Work instructions: Edit the stretch of the listing from the line containing "What is the measurement" through the end, changing "measurement" to "distance" and leaving everything else untouched.

Exercise data:
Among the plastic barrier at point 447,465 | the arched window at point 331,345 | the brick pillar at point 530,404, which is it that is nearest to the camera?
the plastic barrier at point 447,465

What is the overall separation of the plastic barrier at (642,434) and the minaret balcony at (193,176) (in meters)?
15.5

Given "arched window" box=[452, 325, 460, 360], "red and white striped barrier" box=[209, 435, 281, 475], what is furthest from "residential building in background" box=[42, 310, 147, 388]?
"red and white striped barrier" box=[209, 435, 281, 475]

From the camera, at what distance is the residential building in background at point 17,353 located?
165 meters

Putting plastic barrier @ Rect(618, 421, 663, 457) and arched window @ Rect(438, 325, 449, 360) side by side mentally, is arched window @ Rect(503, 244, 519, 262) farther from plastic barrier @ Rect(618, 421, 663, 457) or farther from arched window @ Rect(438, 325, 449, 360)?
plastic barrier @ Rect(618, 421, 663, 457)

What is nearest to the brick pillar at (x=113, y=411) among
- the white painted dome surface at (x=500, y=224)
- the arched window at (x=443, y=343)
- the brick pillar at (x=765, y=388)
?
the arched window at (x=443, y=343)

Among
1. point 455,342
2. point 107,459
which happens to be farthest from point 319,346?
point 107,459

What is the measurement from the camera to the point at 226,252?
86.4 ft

Correct answer:
What is the distance from the camera to the point at 226,252?
86.4 ft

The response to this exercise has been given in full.